La conferenza stampa è stata organizzata “per fare il punto sulla vicenda e ribadire la necessità che le regole urbanistiche vengano applicate in modo coerente e trasparente”.
“Il caso di via Palazzotto – si legge nella nota – presenta evidenti analogie con la controversa vicenda dell’Eurospin di Cibali, oggetto di esposti, ricorsi e contenziosi che, a distanza di anni, non risultano ancora definiti. Proprio il prossimo 16 giugno è prevista una nuova udienza, la terza, relativa a quel procedimento”.
Già nel 2019 il Movimento 5 Stelle aveva depositato un esposto sulla vicenda Eurospin-Cibali, contestando interpretazioni urbanistiche ritenute “incompatibili con la pianificazione vigente”. Oggi, mentre quel contenzioso è ancora pendente e in attesa di ulteriori pronunce, “assistiamo all’avvio dei lavori per un nuovo supermercato in via Palazzotto, su un’area che secondo il Piano Regolatore risulta destinata a servizi pubblici e scolastici”.
Su questa vicenda sono stati presentati esposti, interrogazioni, richieste di chiarimento e iniziative pubbliche da parte di associazioni civiche, organizzazioni di categoria e rappresentanti istituzionali. “Le questioni sollevate – affermano i firmatari della nota – non riguardano l’apertura di un supermercato in sé, ma il rispetto delle regole urbanistiche che devono valere per tutti e che costituiscono il fondamento di una corretta pianificazione del territorio”.
“L’urbanistica – proseguono – non può essere affidata a interpretazioni variabili o creative. Le destinazioni previste dal Piano Regolatore rappresentano una scelta pubblica che tutela l’interesse generale, la qualità della vita dei quartieri e l’equilibrio tra sviluppo economico e servizi per la collettività”.

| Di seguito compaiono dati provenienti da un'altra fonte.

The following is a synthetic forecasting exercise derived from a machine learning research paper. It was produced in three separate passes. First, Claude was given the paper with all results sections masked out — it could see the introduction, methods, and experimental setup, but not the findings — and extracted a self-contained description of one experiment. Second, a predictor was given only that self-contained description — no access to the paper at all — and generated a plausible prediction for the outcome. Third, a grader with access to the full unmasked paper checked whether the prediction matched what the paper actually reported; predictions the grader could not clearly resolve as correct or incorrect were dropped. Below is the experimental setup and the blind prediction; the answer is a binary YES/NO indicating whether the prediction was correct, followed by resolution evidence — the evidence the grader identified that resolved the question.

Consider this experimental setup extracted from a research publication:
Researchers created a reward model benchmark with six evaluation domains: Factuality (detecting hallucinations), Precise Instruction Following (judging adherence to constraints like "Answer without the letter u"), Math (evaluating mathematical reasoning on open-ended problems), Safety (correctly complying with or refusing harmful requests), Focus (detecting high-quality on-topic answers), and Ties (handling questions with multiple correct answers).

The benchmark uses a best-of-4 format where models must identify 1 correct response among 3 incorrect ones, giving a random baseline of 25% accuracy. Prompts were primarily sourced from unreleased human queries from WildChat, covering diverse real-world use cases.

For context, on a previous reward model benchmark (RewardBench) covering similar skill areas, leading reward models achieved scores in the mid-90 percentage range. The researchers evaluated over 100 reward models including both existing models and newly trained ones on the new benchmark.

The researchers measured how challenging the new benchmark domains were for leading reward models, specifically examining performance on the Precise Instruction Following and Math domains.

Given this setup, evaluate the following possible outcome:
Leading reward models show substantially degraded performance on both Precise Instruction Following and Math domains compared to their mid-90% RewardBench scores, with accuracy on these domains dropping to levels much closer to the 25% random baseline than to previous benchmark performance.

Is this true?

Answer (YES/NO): NO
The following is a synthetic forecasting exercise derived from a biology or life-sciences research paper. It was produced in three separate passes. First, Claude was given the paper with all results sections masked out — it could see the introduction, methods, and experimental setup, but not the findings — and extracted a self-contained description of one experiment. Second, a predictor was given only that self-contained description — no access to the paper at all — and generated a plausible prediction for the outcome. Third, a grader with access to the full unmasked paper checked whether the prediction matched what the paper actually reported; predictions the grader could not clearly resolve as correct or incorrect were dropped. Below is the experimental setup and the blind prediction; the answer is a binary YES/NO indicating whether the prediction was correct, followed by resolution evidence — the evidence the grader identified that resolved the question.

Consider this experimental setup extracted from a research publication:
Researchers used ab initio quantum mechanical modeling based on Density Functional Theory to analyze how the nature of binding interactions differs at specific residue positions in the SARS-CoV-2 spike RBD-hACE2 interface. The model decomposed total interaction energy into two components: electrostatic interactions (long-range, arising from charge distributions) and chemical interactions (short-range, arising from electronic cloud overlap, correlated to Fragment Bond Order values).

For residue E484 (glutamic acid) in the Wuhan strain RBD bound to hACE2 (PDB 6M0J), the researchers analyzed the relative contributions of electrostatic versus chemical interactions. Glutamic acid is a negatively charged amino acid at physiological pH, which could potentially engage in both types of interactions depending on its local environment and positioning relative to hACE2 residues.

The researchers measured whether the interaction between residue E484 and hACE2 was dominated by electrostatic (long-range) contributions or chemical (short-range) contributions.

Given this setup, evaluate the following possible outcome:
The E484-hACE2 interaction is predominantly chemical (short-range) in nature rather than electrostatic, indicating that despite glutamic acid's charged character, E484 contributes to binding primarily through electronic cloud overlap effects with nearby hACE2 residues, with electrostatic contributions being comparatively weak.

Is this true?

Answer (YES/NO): NO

“La riapertura del cantiere di via Palazzotto – si sottolinea – impone una riflessione seria e trasparente. È necessario chiarire perché aree storicamente destinate a servizi pubblici possano oggi essere utilizzate per finalità diverse e quali siano le motivazioni tecniche e giuridiche che hanno determinato questo cambio di orientamento rispetto alle valutazioni formulate in passato dagli stessi uffici comunali e confermate dalla giustizia amministrativa”.
Nel corso della conferenza stampa saranno ripercorse le principali tappe delle vicende di Cibali e via Palazzotto, illustrando le ragioni che continuano a rendere necessario un confronto pubblico su scelte che incidono direttamente sul futuro urbanistico della città.
L’appello è stato firmato da: M5S, PD, AVS, Volere la Luna, Sunia, Argo Catania, Osservatorio Politiche Urbane e Territoriali, Comitato popolare Antico Corso, Osservatorio Programmatico per Catania, WWF Sicilia Nord Orientale, Antimafia e legalità.